“Speaking from someone who has a lot of social media spotlight, I feel like social media is very narcissistic and displays a life that isn’t really real,” pop star, Katy Perry told Cosmopolitan.com in a recent interview. She went on to say “I wish there was a thing like Shabbat that wasn’t particularly religious-based, that was kind of a worldwide day where we’re not on our phones — like a movement. I just think something like this would be really great for our minds, especially because kids today — if they weren’t born in the 80s — don’t even know what a life without internet is like. And I think it’s going to be really difficult for our focus and our attention spans moving forward. So I’d love if the world implemented an actual day of real rest.”

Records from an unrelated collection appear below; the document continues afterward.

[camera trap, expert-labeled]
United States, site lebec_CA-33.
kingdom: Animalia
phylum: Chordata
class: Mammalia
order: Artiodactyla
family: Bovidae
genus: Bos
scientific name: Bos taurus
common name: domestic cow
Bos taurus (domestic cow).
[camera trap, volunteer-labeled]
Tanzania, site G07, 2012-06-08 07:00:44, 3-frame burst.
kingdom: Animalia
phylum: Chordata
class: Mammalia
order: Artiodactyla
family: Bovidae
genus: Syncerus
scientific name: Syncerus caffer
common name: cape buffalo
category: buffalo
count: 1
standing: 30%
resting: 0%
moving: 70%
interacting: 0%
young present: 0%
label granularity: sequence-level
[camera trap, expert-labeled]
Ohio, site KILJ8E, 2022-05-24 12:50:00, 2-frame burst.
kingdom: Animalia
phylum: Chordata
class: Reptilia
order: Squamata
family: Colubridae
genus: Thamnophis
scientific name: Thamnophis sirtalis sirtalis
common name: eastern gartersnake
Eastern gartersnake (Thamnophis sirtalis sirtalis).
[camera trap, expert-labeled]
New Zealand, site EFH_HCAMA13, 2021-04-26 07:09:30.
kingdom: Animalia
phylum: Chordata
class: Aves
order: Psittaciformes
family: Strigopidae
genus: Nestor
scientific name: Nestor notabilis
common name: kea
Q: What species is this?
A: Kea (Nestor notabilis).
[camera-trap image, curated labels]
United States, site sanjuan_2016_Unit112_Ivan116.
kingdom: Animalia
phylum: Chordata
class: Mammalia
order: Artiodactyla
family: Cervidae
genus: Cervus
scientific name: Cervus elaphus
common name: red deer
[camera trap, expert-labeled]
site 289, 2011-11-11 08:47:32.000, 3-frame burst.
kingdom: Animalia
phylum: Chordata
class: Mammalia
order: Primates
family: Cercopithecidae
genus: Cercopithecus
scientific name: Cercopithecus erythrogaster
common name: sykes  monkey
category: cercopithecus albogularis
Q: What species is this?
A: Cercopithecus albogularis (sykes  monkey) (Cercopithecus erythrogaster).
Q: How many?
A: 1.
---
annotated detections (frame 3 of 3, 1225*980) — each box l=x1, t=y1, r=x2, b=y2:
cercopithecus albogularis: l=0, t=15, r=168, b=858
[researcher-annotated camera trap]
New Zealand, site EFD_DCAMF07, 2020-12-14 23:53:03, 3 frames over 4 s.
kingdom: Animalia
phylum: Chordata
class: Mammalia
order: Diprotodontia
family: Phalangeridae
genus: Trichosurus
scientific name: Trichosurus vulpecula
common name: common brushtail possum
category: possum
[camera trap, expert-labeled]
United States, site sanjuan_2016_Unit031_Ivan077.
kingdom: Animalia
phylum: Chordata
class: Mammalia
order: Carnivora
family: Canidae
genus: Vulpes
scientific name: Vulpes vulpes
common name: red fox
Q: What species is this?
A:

Growing up in a non-shomer shabbos family, I remember being so relieved that I wasn’t one of those Orthodox Jews who had to do the whole “boring” shabbat thing every week. I was “free” to do whatever I wanted on Friday nights and Saturdays. And here we have a major celebrity (who’s not even Jewish), who could have any material thing imaginable yet she longingly looks at the gift of shabbos and wishes that she and the rest of the world could have it too.
When I read this quote from Perry, I immediately thought of the prophecy from Amos from some 2800 years ago: “Hi’ne yamim ba’im, ve’hishlachti ra’av ba’arets lo ra’av la’lechem ve’lo tsama la’mayim ki im lishmoa et divrei Hashem.” (Behold, days will come that I will send a famine in the land, not a famine of bread, nor a thirst for water, but of hearing the words of the Lord.) We live in remarkably affluent times (at least in the Western world), but something is missing for so many people. With conveniences unimaginable in previous generations – all available at the touch of a button – there is a hunger for something else: to unplug and reconnect – “to remember the sabbath day to keep it holy.”
May we merit to see a world of spiritual hunger and fulfillment.